取材&文:西澤裕郎
WACK所属の5人組アイドルグループ・豆柴の大群が2025年12月10日(水)、結成6周年を記念したワンマンライブ<豆柴の大群6周年記念公演 -豆柴の大群のりステップ->を東京・LIQUIDROOMで開催した。
TBS系バラエティ「水曜日のダウンタウン」の企画「MONSTER IDOL」から2019年に誕生した、クロちゃんプロデュースの豆柴の大群。メンバーはアイカ・ザ・スパイ、ナオ・オブ・ナオ、レオナエンパイア、モモチ・ンゲール、ハナエモンスターの5人だ。プロデューサー・クロちゃんの49歳の誕生日でもある当日に開催された本公演をレポートする。
豆柴の大群6周年記念公演 -豆柴の大群のりステップ-
豆柴の大群が“6周年”を迎えると聞き、もうそんなに時間が経ったのかと驚かされた。
2019年、「MONSTER IDOL」という強烈な企画から生まれた豆柴の大群。バラエティ番組発の音楽プロジェクトはこれまでも多く存在してきたが、番組の初期イメージが強く、それを覆していくのは簡単ではない。ましてやアイドルグループである以上、卒業や脱退などの不確定要素もある。さらにデビュー直後の2020年にはコロナ禍でライブ活動が制限されるなど、決して順風満帆とは言えない船出だった。それを踏まえると、6周年をLIQUIDROOMというキャパシティで迎えられたことは並大抵のことではない。
ワンマンのレポートを相談したところ、本番前日10時にとあるスタジオに来てほしいと返事があった。足を運ぶと、メンバー5人に加え、楽曲を手がけてきたBACK-ONのKENJI03、ボーカルトレーナーの酒井ゆかが揃い、アコースティックセットのリハーサルが行われていた。KENJI03のギター、酒井のキーボードに寄り添うように、5人はスタンドマイクの前で歌い上げる。コーラスやニュアンスを酒井が丁寧に確認していき、レオナは「walk」でのフェイクを何度もトライ。その真剣さの中に、家族のような距離感と信頼関係が垣間見える。3時間にわたる濃密なリハーサルは、翌日の公演への並々ならぬ覚悟を感じさせた。

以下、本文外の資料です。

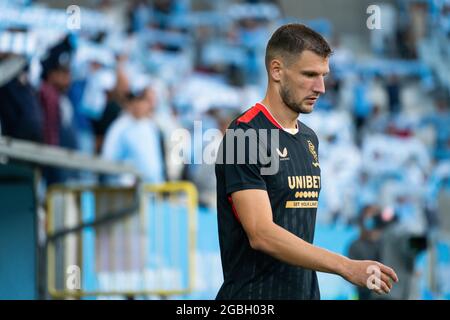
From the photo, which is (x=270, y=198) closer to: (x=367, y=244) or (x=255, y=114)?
(x=255, y=114)

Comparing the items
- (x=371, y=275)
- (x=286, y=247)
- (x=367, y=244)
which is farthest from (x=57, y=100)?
(x=371, y=275)

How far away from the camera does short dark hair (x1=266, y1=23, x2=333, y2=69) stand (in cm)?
455

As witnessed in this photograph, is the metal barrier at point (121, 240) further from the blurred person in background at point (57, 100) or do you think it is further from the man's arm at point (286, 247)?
the man's arm at point (286, 247)

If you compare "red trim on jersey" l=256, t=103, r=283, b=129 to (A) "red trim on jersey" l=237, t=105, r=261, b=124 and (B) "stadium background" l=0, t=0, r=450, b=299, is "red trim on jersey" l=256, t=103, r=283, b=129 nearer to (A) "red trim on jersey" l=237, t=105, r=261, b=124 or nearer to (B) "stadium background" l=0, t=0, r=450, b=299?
(A) "red trim on jersey" l=237, t=105, r=261, b=124

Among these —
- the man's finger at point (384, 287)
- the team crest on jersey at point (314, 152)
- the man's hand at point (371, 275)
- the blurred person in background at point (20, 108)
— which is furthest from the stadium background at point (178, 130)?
the man's finger at point (384, 287)

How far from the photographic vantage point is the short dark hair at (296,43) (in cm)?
455

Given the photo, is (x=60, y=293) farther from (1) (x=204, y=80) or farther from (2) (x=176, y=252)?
(1) (x=204, y=80)

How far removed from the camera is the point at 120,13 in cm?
1672

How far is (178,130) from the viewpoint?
1380cm

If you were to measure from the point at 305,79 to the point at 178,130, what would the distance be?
930 centimetres

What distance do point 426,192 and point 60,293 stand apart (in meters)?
7.87

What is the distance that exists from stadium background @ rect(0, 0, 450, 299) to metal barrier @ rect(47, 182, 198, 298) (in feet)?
0.04

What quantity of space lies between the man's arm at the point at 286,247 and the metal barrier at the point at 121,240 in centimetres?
644

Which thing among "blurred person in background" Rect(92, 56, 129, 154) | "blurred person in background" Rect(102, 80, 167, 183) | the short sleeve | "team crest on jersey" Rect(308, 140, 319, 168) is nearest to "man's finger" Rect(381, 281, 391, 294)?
the short sleeve
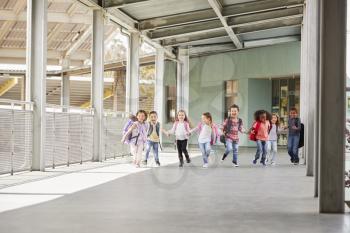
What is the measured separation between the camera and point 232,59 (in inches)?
1261

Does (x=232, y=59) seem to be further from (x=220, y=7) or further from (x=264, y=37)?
(x=220, y=7)

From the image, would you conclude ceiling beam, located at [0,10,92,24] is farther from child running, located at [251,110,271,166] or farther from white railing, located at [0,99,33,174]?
child running, located at [251,110,271,166]

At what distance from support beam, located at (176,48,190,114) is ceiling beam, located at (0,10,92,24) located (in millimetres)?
10470

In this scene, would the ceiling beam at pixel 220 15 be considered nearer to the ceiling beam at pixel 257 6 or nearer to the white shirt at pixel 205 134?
the ceiling beam at pixel 257 6

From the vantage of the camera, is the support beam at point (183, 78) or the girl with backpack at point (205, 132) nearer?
the girl with backpack at point (205, 132)

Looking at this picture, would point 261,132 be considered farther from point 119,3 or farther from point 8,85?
point 8,85

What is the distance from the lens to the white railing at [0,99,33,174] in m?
11.8

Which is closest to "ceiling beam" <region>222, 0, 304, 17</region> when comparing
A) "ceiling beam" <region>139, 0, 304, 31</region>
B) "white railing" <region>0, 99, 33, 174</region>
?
"ceiling beam" <region>139, 0, 304, 31</region>

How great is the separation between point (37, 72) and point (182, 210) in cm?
756

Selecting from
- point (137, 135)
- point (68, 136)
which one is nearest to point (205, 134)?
point (137, 135)

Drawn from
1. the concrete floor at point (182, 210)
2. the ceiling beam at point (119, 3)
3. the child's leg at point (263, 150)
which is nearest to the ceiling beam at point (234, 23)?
the ceiling beam at point (119, 3)

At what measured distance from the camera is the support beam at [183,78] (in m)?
30.0

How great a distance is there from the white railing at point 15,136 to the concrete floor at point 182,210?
2.42m

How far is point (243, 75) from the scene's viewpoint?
31578 mm
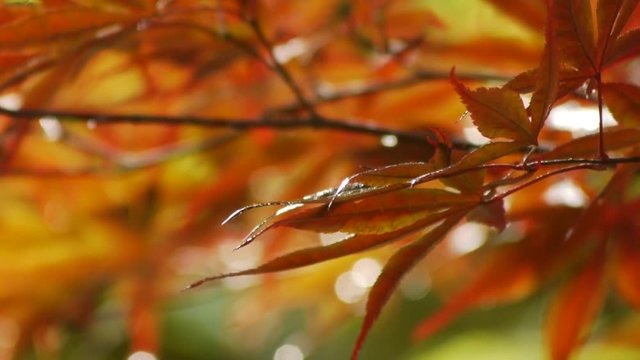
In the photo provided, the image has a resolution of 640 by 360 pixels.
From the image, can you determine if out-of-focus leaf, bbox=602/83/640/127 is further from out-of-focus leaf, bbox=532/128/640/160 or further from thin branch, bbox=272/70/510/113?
thin branch, bbox=272/70/510/113

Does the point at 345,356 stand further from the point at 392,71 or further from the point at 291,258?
the point at 291,258

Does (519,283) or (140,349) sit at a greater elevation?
(140,349)

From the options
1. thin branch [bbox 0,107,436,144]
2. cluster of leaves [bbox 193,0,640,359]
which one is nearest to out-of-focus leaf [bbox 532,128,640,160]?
cluster of leaves [bbox 193,0,640,359]

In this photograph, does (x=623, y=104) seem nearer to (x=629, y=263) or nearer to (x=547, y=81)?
(x=547, y=81)

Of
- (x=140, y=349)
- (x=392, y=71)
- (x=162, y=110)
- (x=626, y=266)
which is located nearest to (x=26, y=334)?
(x=140, y=349)

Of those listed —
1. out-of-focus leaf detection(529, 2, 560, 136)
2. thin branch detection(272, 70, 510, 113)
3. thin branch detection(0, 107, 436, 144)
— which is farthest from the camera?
thin branch detection(272, 70, 510, 113)

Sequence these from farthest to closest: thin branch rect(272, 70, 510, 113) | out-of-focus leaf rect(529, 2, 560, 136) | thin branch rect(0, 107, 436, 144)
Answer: thin branch rect(272, 70, 510, 113)
thin branch rect(0, 107, 436, 144)
out-of-focus leaf rect(529, 2, 560, 136)

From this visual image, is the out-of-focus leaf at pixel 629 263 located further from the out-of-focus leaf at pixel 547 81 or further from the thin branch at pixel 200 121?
the out-of-focus leaf at pixel 547 81

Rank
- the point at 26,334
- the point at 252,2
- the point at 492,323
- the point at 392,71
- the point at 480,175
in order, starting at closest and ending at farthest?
the point at 480,175 → the point at 252,2 → the point at 392,71 → the point at 26,334 → the point at 492,323

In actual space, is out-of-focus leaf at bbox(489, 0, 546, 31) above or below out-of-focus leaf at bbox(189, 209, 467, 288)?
above
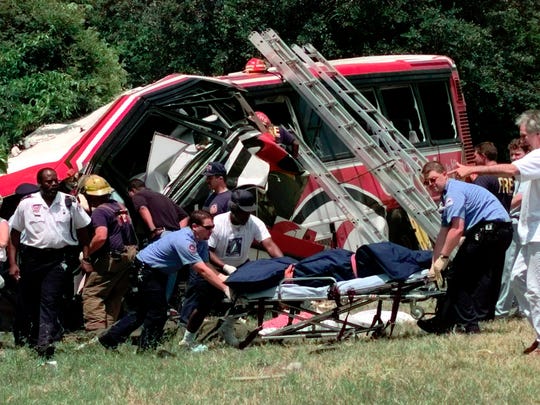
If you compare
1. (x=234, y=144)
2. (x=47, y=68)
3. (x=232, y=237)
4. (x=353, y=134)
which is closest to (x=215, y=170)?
(x=234, y=144)

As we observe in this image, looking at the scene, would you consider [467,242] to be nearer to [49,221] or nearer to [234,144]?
[234,144]

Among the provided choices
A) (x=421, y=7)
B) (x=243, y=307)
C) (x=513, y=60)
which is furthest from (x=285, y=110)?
(x=513, y=60)

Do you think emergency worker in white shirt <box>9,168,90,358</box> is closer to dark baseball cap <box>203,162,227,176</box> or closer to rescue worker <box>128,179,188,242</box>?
rescue worker <box>128,179,188,242</box>

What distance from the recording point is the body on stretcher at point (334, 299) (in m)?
9.72

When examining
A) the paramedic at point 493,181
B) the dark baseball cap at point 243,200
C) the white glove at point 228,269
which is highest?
the dark baseball cap at point 243,200

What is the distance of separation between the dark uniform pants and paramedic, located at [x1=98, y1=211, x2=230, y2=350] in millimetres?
2021

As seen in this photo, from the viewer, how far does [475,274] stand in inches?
→ 402

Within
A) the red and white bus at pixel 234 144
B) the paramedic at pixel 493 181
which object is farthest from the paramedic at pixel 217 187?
the paramedic at pixel 493 181

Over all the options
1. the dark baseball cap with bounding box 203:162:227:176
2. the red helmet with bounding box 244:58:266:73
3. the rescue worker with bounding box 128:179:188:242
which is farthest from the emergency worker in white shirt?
the red helmet with bounding box 244:58:266:73

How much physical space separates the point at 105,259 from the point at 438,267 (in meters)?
3.55

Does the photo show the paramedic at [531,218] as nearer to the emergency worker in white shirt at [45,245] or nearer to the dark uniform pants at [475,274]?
the dark uniform pants at [475,274]

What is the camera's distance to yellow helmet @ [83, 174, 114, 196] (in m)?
11.4

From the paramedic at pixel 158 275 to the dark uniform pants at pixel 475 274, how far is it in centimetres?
202

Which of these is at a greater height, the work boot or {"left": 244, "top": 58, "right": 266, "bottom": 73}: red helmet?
{"left": 244, "top": 58, "right": 266, "bottom": 73}: red helmet
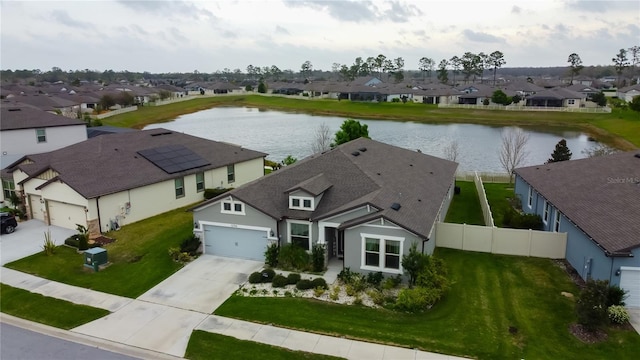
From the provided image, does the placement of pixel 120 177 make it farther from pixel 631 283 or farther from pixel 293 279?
pixel 631 283

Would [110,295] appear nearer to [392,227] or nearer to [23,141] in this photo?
[392,227]

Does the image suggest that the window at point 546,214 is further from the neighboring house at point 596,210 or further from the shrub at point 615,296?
the shrub at point 615,296

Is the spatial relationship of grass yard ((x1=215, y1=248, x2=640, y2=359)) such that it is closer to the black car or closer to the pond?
the black car

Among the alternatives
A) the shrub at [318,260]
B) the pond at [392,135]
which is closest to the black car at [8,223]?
the shrub at [318,260]

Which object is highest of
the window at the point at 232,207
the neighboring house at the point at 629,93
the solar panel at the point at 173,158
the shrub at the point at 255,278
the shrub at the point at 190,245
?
the neighboring house at the point at 629,93

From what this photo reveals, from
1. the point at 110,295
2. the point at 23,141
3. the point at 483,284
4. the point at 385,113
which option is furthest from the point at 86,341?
the point at 385,113

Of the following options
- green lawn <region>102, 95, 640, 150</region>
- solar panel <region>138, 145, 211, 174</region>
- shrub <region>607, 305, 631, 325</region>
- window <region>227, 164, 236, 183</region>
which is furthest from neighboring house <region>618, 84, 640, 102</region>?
shrub <region>607, 305, 631, 325</region>

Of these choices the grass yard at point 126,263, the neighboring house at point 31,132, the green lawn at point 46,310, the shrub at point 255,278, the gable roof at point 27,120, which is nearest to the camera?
the green lawn at point 46,310
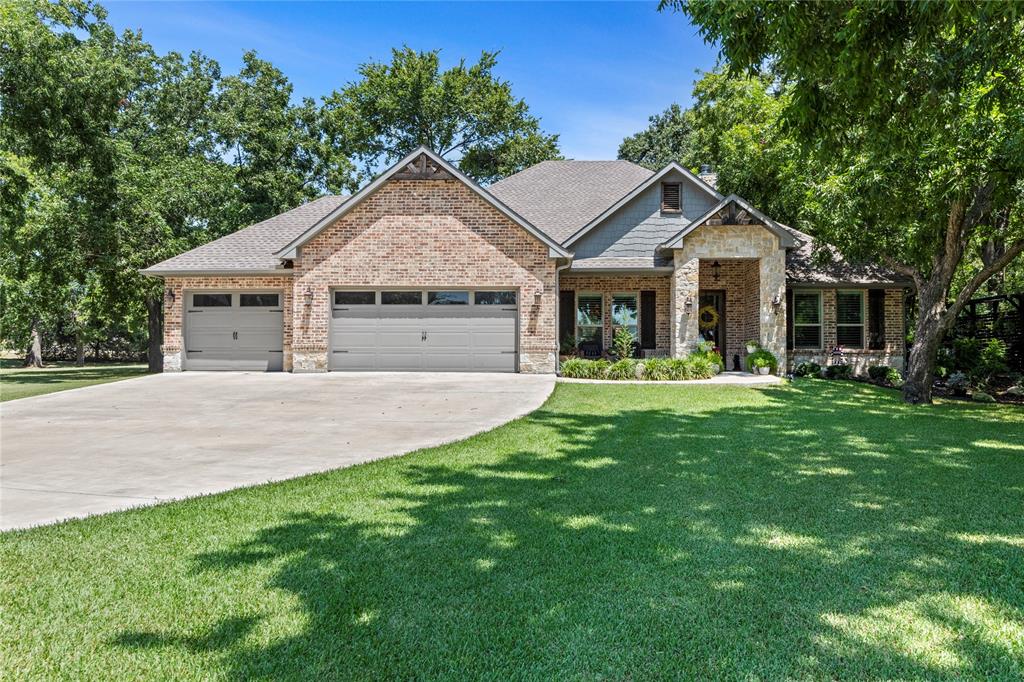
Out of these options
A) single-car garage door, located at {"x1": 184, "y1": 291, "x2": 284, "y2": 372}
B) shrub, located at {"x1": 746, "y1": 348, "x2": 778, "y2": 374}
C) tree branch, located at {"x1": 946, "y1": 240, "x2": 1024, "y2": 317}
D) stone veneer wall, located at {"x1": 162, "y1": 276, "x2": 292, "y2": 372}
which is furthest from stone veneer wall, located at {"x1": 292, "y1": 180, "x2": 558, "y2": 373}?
tree branch, located at {"x1": 946, "y1": 240, "x2": 1024, "y2": 317}

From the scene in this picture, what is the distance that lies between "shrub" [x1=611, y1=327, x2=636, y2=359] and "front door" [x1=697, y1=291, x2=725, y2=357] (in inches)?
99.6

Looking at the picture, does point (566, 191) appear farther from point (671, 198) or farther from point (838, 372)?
Result: point (838, 372)

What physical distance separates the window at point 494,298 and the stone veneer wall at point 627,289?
7.34 ft

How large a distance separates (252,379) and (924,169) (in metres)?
14.8

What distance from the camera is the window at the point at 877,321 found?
17.7 metres

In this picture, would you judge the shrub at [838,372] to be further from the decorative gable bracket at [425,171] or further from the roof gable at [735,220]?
the decorative gable bracket at [425,171]

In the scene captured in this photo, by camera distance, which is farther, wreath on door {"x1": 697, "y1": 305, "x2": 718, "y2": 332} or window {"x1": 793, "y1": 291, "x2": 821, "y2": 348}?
wreath on door {"x1": 697, "y1": 305, "x2": 718, "y2": 332}

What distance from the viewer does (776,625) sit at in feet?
8.82

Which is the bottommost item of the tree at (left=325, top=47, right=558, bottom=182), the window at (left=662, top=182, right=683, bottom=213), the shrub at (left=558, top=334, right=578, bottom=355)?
the shrub at (left=558, top=334, right=578, bottom=355)

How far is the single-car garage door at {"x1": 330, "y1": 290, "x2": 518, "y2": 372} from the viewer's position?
16.2 meters

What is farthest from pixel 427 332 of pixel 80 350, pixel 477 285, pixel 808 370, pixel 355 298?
pixel 80 350

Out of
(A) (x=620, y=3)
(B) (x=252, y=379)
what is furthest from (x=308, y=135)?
(A) (x=620, y=3)

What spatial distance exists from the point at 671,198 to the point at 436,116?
55.5ft

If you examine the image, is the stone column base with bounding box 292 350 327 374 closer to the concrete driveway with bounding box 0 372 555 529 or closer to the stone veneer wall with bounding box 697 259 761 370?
the concrete driveway with bounding box 0 372 555 529
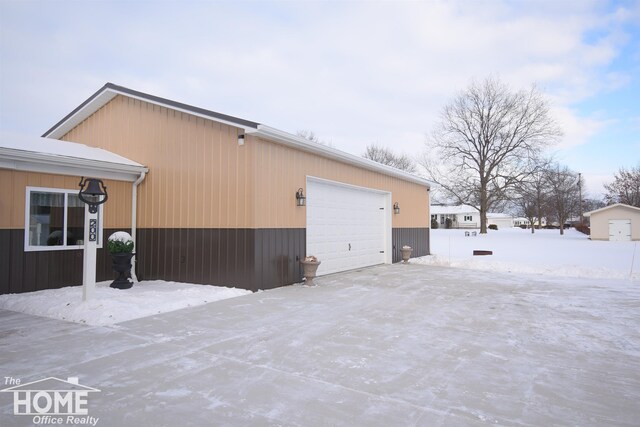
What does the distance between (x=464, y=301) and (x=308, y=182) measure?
4.29m

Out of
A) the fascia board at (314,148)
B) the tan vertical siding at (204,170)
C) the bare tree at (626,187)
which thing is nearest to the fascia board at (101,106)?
the tan vertical siding at (204,170)

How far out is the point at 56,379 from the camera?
3.02 metres

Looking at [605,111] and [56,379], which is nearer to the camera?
[56,379]

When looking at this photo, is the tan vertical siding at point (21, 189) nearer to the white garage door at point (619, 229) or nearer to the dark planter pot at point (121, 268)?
the dark planter pot at point (121, 268)

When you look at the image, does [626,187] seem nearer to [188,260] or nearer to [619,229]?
[619,229]

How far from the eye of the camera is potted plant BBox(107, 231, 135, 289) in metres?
7.13

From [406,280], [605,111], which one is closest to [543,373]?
[406,280]

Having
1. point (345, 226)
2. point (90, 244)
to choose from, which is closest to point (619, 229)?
point (345, 226)

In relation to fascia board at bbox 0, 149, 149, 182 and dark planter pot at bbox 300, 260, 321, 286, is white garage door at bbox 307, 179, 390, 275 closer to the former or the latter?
dark planter pot at bbox 300, 260, 321, 286

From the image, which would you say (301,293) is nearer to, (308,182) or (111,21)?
(308,182)

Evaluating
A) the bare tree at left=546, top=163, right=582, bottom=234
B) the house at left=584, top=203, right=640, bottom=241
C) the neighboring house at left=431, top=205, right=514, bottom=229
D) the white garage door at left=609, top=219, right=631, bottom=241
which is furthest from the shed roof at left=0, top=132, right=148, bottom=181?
the neighboring house at left=431, top=205, right=514, bottom=229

そして迎えた6周年記念公演当日。事前告知では3時間とされていた公演時間は、最終的に3時間半近くに及ぶアニバーサリー仕様のライブとなった。

豆柴の大群は2024年1月、妹分の都内某所と合併し「豆柴の大群都内某所 a.k.a. MONSTERIDOL」としての活動時期を経て、2025年1月にハナエモンスターが復帰すると同時にグループ名が再び“豆柴の大群”へと戻った。その歴史を凝縮するかのように、豆柴の大群はもちろん、都内某所時代、合併時代の楽曲までも披露。加えて、ナオ・オブ・ナオのソロ曲やメドレーなど、バラエティに富んだライブが繰り広げられた。

ナオ・オブ・ナオ

アイカ・ザ・スパイ

ハナエモンスター

レオナエンパイア

モモチ・ンゲール
コントコーナーでは、この日49歳の誕生日を迎えたクロちゃんが登場。「告白」をテーマに、クロちゃんがレオナに何度も振られてはタイムリープする——というドタバタ劇が展開され、メンバーとの息の合った掛け合いに、バラエティ番組出身グループとして積み重ねてきた経験が垣間見える。コント終盤にはメンバーからサプライズでバースデーケーキが贈られ、会場は温かな笑いと祝福に包まれた。





中盤では「メンバーが語る豆柴奮闘記」という映像が上映され、5人がそれぞれの“戦ってきたもの”を語った。ナオは「WACK」、アイカは「豆柴の大群」、ハナエは「世間のイメージ」、レオナは「すべて」、モモチは「数字」。特にハナエの語った“世間のイメージ”は、TV発グループならではの重さとリアルさを孕んでいた。彼女たちにしかわからない苦悩と向き合い続け、たどり着いた6周年であることをあらためて突きつける映像となった。
ライブ後半では、前日にリハーサルしていたアコースティックセットがスタート。「walk」でのレオナのフェイクも本番では伸びやかに響き、5人のコーラスが美しく重なる。この6年で彼女たちの歌唱力が確実に磨かれてきたことを証明する重要なパートとなった。また、2026年3⽉6日(金)に代官⼭SPACE ODDで、BACK-ONと豆柴の大群による対バンライブ<爆⾳で吠える⾖柴>の開催も発表。KENJI03が終演後にチケットを手売りすることも発言すると、大きな盛り上がりを見せた。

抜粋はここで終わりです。